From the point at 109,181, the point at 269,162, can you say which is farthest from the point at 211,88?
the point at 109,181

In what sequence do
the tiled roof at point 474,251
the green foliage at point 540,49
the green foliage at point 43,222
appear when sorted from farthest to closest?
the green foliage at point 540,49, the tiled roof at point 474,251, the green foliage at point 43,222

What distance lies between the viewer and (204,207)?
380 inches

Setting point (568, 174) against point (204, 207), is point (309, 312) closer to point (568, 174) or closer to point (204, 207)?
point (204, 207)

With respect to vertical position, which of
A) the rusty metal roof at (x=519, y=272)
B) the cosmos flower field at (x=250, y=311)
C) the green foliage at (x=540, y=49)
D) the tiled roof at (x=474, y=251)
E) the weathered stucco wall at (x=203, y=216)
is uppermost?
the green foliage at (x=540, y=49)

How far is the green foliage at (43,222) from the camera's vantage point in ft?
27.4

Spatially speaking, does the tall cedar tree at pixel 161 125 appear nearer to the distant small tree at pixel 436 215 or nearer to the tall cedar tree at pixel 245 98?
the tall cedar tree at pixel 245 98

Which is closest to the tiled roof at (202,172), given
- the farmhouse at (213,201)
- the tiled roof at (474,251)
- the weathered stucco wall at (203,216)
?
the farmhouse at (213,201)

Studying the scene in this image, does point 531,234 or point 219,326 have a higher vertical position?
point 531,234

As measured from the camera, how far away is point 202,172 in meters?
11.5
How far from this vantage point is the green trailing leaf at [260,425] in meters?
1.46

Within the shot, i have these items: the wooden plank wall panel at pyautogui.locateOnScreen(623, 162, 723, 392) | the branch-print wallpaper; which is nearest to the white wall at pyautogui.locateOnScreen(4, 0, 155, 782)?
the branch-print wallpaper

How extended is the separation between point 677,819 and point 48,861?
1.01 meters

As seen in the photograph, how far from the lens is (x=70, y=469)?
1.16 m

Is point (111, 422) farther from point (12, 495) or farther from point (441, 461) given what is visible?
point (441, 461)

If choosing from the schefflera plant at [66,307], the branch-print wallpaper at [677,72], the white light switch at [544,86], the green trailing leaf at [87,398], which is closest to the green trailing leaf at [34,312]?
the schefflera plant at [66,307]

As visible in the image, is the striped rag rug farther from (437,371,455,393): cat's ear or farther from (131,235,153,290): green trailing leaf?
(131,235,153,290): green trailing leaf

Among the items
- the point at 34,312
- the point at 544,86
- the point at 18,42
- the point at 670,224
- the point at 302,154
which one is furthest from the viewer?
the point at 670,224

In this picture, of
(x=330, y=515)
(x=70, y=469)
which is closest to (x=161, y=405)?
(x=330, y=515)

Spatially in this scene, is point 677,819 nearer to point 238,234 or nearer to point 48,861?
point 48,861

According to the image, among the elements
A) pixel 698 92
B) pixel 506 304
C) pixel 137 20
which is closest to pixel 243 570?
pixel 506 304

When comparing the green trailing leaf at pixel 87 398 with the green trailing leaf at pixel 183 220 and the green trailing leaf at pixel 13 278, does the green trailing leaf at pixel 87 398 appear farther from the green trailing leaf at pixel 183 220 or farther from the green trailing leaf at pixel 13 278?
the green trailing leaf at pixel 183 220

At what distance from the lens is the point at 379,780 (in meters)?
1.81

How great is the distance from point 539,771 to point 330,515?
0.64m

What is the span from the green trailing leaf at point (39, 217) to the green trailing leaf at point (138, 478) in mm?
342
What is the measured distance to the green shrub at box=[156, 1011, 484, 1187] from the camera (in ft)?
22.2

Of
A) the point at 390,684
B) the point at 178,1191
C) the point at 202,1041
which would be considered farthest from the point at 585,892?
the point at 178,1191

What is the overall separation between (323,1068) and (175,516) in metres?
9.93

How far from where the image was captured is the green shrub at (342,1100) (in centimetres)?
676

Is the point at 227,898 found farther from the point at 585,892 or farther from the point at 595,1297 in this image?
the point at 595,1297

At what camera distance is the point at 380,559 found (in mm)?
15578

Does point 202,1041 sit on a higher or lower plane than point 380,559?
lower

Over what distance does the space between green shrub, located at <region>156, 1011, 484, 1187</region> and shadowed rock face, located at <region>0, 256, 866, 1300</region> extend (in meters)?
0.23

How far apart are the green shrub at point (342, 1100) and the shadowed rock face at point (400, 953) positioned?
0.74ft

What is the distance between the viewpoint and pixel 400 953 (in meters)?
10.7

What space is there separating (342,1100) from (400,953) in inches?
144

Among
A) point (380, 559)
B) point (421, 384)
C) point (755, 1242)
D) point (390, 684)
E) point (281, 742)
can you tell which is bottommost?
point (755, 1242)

Requirements.
Rescale the rows from the line with "How far apart" through the end of the rows, reproducing every line in full. Multiply each number in the answers (the distances and point coordinates) by 0.4, and round each result to as many decimal places as the original had, rounding halves up.

Output.
How far apart are the green shrub at point (342, 1100) and the shadowed rock face at point (400, 953) positioned?
0.30ft

What is the distance between the viewpoint and pixel 400 953 (in meters)?
4.3

What space is there separating (342,1100) from (400,953) in inches?
58

Among
A) point (380, 559)
B) point (421, 384)
C) point (755, 1242)
D) point (390, 684)
E) point (281, 742)
can you tell which is bottommost?
point (302, 497)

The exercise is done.